Friday, April 13, 2007

Did we learn the lessons of the Seders?

The Seders of 5767 are now only a memory. Still, it's appropriate to ask, did their stories of freedom change us, clear our eyes, awaken our consciences? Are we more free now than before the Seders? By one definition, the answer is clearly “no,” for no man is free while even a single man is a slave. And, worse, what if we are enablers of the slavers? If we are, can we ever be free or are we merely latter day Egyptians, benefiting from the new pharaohs? Here's a simple quiz.

Did you emphasize that the story of our ancestors was the story of the exploitation of oppressed labor? And then did you go out and buy a product made in a sweatshop rather than in a Union shop?

Did you read of Pharaoh and not remember that people are being smuggled into this country to work in sub-human conditions; indeed, are being smuggled into the country in sub-human ways, crammed into airless trucks from Mexico, driven through deserts, abandoned if their drivers fear capture, or if from Asia, forced to live in ships in conditions comparable to those of the Middle Passage of the 19th century which smuggled Africans to our shores?

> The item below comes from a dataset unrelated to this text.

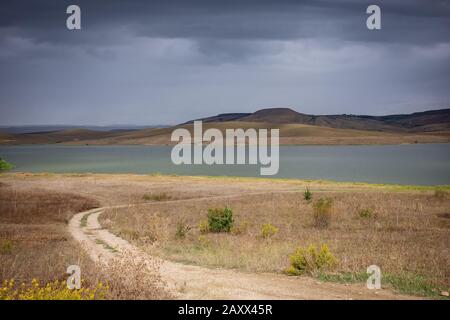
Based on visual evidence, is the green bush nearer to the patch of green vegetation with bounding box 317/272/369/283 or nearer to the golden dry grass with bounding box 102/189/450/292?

Most Jews no longer work with their hands in crafts. If we work with our hands it's as surgeons or dentists or musicians. We work with our minds as lawyers, teachers, store owners, stock brokers. We have achieved the American dream. We have become market driven bottom liners shopping for price, ignoring the human cost that goes into the production of our inexpensive goods. And why not? Being bourgeois is comfortable, it's convenient, it's what people around the world want—as proof of which there are all those desiring to come here. But there was a time when it was us who came to this country as the tired, the poor, the huddled masses yearning to be free. And then we began the American labor movement. Those who did were Yiddish speaking secular Jews; maybe they never entered a synagogue, but they were the product of the Seder, of the retelling as though they had been slaves in Egypt. They were not going to wait to be liberated by a God they did not believe in; when they searched for the Messiah, they looked into the mirror and saw their own grime-lined faces. They remembered that they had a mission as Jews, to redeem not only themselves but mankind in general, so they formed their unions and they marched for workers' rights and then when African Americans demanded equality, of the white community it was Jews who were the first to ride freedom buses and march in Selma. We've given all that up now, but at the Seder, if we did it right, we remembered when we were slaves in Egypt; if we did it right we wept at the success we've achieved at the cost of abandoning our roots as workers for the liberation of the downtrodden.

Rabbi David Teutsch of the Reconstructionist Seminary has it about right. “If we only pour ten drops of wine from our cups and do nothing more, we do not understand the significance of our act. Our joy cannot be complete when there is harshness, cruelty, or suffering in the world. We cannot wait for others to tackle the injustices of our time. What will we do this year?” Oh, Rabbi Teutsch is also a PhD—from the Wharton School of Business. He writes as a Jew, but with that business background he might also be channeling the ideas of the principal theorist of capitalistic economics, Adam Smith. Smith asked the question we too often ignore—what is it that gives something value? And his answer was straightforward and simple—it is labor. Without labor taking a raw material and transforming it into something usable, it is just a tree, not a desk; some ore, not a knife; some gold, not an earing. Smith, who brooked no interference in the economy, not from government, not from price fixing allowed only this—the formation of workmen's associations so that laborers could collectively negotiate their wages. Smith wasn't a Jew, he was, I imagine, a Presbyterian, but like Teutsch, he knew the lesson of the Seder. Messiah? Look in the mirror and see your own reflection. You are the messiah if only you would recognize the strength within yourself, within our tradition that began as slaves in Egypt.